What to Expect for Commercial Insurance Pricing for 2018: WTW’s Marketplace Realities

 

Commercial insurance buyers should brace for rate increases for 2018 insurance as the industry continues to tally losses following one of the most financially disruptive hurricane seasons in history, according to global insurance advisor Willis Towers Watson.

According to WTW’s 2018 Marketplace Realities report, underwriters will be pushing for rate increases as they reconcile what is expected to be a significant earnings hit for many, and a potentially material capital hit for some. For underwriters needing to dip into capital to fund their losses, the pressure to raise rates to replenish that capital could be unyielding. For buyers, this may mean the long soft market for commercial property insurance could be over, at least temporarily, and there may be upward pressure on rates in other lines of insurance, according to the report.

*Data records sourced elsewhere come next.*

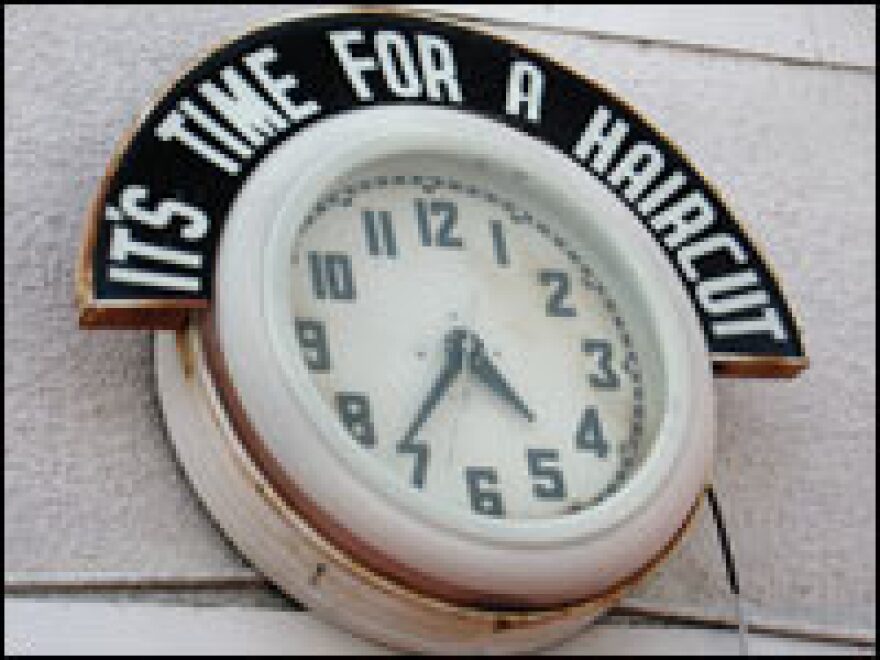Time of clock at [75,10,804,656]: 4:36
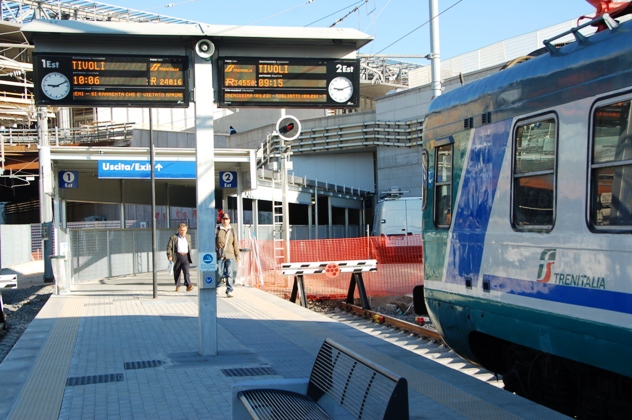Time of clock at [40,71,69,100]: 9:11
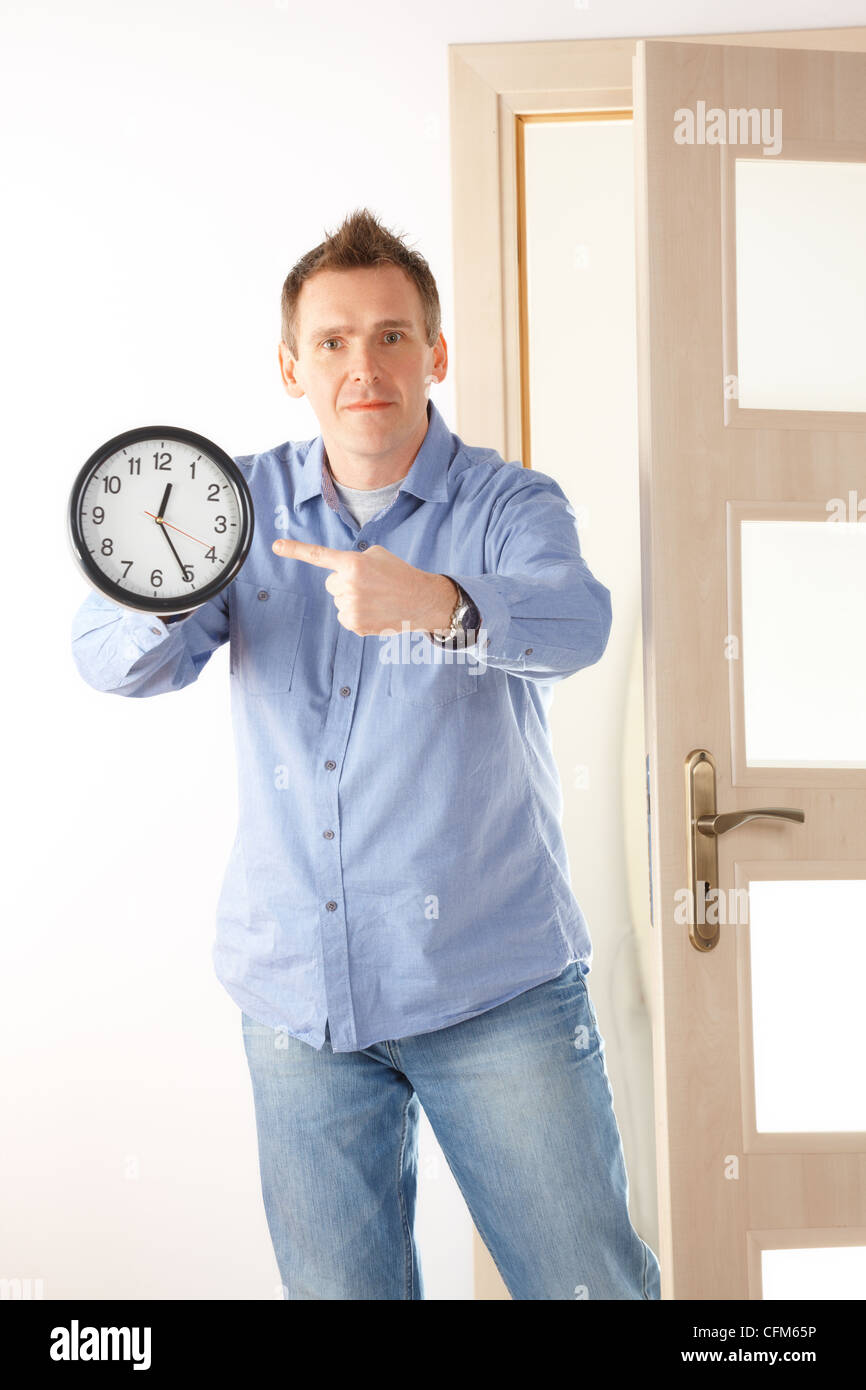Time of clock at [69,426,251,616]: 12:25
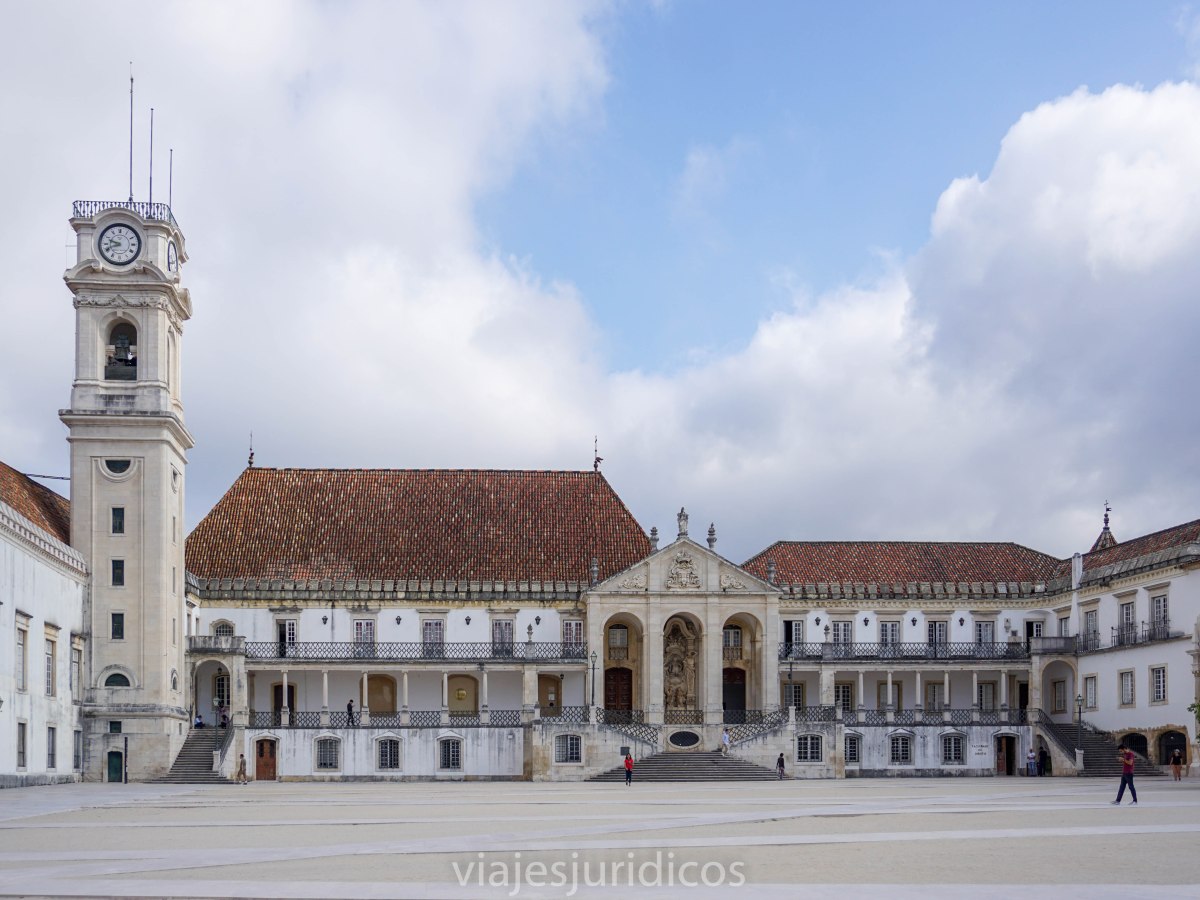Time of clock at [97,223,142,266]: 9:41
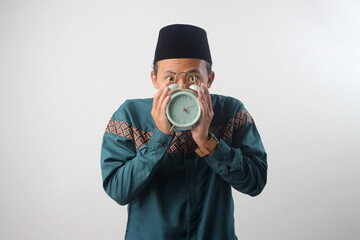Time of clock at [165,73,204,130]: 4:11
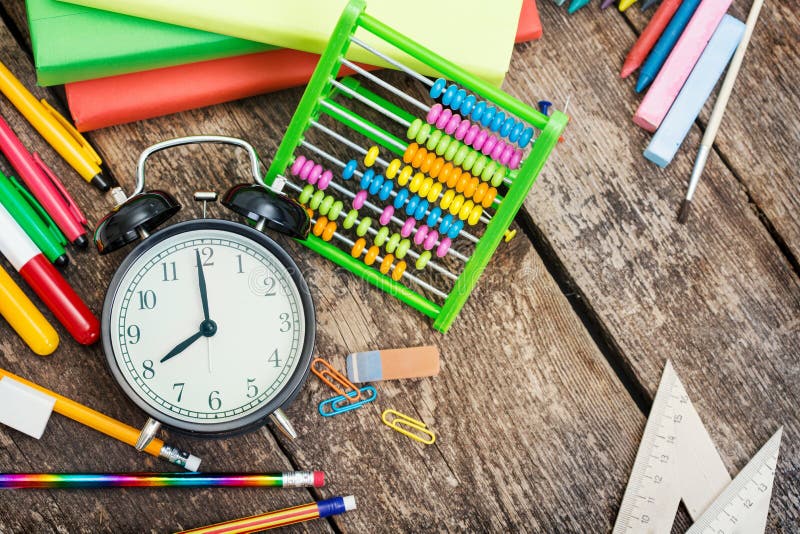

Joseph C. Peiser, head of Broking for Willis Towers Watson North America, urged organizations to begin preparing now for changing market conditions.

“Now is the time for organizations to catalog the positive differentiators in their risk profile to set themselves apart from the pack at renewal time,” he said. He also recommends that insureds “define their risk tolerances so they know where their ceiling is” if rates and retentions spike.

In the property market, where insured losses from recent catastrophes are expected to exceed $100 billion, Willis Towers Watson experts expect “some type of market correction” after insurers have a chance to estimate their ultimate losses. However, the pricing impact to buyers will likely not be manifest until the first or second quarter of next year. While there is still a high degree of uncertainty, rates are forecast to potentially rise 10 percent to 20 percent for catastrophe-exposed risks and 20 percent to 25 percent for catastrophe-exposed risks with recent losses. Other property insurance buyers can expect flat rates or low single-digit increases.

Insurers around the globe are looking to raise rates after what is likely to have been their most costly quarter on record. American International Group Inc (AIG.N) said recently it would pursue double-digit rate increases and bolster reinsurance, following $3 billion in third-quarter catastrophe losses.

“The marketplace is going to react, and buyers need to be ready,” Willis Towers Watson wrote in the report. Insurers will have a clearer sense of their losses when policy renewals begin next year, the company said.